[Work required] Rewrite the campaign finance text from the words "Floyd said that" through "told the Times.", substituting "baseless" for every "frivolous".

[Extract to read]
-- Start --

There is nothing legally preventing Trump from announcing his bid but he would be subject to stricter fundraising limits and disclosure requirements if he does.
"He should have to adhere to the law in a way that all other candidates do," Jessica Floyd, the president of American Bridge, told The New York Times. "When he says 'I'm going to do it a third time,' that's not flirting. That's more than a toe dip."
Floyd said that Trump's mention of campaign finance laws last year shows the clear intention of evading FEC rules.
"It's not like he doesn't know what he's doing," she said.
Trump spokesman Taylor Budowich said the complaint was "frivolous."
"America is spiraling into disaster because of the Democrats' failures, and instead of reversing course, they are busy filing frivolous complaints that have zero merit," he told the Times.
But campaign finance watchdogs say the FEC should investigate the complaint.
"He's asking his list for money over and over and over again," Jordan Libowitz, a spokesman for Citizens for Ethics and Responsibility in Washington (CREW), told Public Notice. "He raises money for these donors to max out to his leadership PAC, and then they're going in with $0 towards the federal limit for the campaign itself."
Adav Noti, vice president of the Campaign Legal Center, told CNN that "there is a strong argument that, under the law, Trump has triggered candidacy for 2024."
But, "even in the best of circumstances," he added, "the FEC generally doesn't enforce the law at all, and when it does, it is always years after the fact."
The FEC, a bipartisan agency equally divided between three Democrats and three Republicans, has repeatedly deadlocked on investigations as Republican members have repeatedly blocked probes into Trump's campaign and other conservatives.
Though Trump has been the subject of dozens of FEC complaints, the former president has a 43-0 record in FEC cases over the past six years, according to the Daily Beast's Roger Sollenberger. None of the three Republican commissioners have ever voted against Trump, including in 22 cases where the FEC's internal nonpartisan Office of General Counsel found that campaign finance violations had occurred. Last year, a deadlocked FEC dropped its inquiry into whether Trump violated campaign finance laws when he had former attorney Michael Cohen pay adult film actress Stormy Daniels $130,000 in hush money to stay quiet about their alleged affair. Last month, the FEC declined to hold Trump accountable for "soft money" violations to which his campaign had already admitted, according to the AP.

-- End --

[Record list]
-- Start --

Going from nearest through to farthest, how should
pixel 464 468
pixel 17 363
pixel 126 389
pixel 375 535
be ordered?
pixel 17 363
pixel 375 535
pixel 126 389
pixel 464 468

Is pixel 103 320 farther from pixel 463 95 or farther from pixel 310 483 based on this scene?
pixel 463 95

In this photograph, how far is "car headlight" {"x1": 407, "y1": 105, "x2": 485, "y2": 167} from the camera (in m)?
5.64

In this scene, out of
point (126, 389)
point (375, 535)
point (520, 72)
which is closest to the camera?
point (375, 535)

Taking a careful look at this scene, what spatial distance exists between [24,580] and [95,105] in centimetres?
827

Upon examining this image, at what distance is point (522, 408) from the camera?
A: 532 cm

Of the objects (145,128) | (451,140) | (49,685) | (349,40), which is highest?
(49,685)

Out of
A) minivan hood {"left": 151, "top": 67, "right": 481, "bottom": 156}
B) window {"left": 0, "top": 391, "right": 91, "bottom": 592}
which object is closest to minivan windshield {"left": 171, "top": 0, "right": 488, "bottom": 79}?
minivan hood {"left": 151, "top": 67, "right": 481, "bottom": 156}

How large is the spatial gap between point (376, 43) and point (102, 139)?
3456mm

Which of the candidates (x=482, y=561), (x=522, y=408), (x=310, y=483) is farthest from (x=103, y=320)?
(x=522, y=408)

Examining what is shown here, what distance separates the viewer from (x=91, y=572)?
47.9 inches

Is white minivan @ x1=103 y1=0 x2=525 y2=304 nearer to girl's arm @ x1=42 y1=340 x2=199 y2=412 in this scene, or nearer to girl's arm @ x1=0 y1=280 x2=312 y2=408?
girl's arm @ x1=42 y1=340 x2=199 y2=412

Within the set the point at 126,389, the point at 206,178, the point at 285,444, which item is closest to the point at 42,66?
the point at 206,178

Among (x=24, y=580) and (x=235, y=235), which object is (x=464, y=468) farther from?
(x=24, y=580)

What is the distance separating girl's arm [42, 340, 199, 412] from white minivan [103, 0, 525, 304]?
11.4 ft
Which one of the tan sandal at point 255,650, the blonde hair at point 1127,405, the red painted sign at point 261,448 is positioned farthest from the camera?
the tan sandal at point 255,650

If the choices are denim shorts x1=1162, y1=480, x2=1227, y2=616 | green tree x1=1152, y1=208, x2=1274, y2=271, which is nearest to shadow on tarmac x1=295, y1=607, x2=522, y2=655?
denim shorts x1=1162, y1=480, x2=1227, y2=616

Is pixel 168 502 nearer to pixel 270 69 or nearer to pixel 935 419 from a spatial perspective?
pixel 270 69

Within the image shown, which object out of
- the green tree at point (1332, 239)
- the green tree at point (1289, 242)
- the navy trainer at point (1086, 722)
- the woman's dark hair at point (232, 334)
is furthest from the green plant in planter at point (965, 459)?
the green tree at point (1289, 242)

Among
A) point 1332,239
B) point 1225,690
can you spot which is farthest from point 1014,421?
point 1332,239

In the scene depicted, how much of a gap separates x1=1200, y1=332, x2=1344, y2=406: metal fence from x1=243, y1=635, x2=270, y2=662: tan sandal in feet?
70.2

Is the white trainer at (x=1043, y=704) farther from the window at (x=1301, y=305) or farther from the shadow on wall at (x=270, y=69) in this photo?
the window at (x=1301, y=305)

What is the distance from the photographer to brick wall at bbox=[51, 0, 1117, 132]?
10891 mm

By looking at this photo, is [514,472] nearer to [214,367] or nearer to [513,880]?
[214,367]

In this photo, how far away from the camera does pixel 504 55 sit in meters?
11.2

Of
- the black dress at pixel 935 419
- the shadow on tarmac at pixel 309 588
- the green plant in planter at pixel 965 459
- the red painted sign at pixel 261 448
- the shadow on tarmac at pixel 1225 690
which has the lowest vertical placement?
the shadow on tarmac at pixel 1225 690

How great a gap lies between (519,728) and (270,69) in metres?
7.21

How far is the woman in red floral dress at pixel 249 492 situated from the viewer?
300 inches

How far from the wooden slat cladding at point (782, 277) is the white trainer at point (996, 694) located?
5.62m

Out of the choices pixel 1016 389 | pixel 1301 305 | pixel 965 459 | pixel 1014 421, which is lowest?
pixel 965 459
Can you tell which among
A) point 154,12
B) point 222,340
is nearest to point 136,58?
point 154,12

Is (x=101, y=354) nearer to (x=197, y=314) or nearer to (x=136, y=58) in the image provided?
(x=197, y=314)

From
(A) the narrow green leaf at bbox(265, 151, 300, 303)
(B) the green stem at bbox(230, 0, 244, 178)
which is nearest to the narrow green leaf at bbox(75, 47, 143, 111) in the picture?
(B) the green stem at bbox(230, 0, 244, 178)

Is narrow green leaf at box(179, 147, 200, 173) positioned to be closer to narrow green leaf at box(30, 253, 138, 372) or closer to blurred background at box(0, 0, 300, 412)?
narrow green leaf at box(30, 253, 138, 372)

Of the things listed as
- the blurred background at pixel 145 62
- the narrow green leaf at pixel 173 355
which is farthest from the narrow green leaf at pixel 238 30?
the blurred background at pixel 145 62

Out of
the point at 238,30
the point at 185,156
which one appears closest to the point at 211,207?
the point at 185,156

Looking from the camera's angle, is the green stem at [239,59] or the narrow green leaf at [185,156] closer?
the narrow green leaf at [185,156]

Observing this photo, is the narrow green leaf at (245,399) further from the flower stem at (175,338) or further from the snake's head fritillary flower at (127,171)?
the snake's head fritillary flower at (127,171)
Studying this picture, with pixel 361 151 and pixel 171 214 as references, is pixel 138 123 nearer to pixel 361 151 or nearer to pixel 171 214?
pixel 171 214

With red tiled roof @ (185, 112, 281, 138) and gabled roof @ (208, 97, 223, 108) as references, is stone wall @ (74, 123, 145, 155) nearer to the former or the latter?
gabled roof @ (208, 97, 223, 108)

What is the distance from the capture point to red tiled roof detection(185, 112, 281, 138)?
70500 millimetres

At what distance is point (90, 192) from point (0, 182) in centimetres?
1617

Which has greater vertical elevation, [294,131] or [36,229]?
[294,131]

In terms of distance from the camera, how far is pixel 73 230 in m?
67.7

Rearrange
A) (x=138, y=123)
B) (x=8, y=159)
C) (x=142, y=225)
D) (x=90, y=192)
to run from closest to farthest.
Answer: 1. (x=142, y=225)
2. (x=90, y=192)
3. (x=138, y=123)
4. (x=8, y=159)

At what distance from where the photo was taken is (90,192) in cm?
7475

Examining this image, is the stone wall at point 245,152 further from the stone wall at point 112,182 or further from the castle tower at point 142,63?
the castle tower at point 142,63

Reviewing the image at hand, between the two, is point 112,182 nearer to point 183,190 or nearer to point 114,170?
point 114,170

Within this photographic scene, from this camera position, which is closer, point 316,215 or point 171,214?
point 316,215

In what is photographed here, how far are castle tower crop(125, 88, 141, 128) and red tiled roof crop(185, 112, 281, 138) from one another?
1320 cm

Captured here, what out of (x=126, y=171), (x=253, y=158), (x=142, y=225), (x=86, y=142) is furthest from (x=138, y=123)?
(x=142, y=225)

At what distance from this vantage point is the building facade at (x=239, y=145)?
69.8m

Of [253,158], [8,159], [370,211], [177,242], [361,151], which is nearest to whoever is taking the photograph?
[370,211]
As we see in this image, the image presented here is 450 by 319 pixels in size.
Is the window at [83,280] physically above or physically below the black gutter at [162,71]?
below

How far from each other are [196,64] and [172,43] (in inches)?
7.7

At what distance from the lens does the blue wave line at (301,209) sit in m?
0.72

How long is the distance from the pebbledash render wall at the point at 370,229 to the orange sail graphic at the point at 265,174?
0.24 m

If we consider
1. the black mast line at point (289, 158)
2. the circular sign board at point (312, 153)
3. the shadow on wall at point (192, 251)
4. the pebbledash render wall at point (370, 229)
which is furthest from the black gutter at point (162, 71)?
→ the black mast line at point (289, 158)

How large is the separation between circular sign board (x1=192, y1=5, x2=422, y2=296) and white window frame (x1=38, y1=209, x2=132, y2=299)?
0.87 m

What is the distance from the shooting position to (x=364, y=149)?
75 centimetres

-- End --

[Output of the exercise]
Floyd said that Trump's mention of campaign finance laws last year shows the clear intention of evading FEC rules.
"It's not like he doesn't know what he's doing," she said.
Trump spokesman Taylor Budowich said the complaint was "baseless."
"America is spiraling into disaster because of the Democrats' failures, and instead of reversing course, they are busy filing baseless complaints that have zero merit," he told the Times.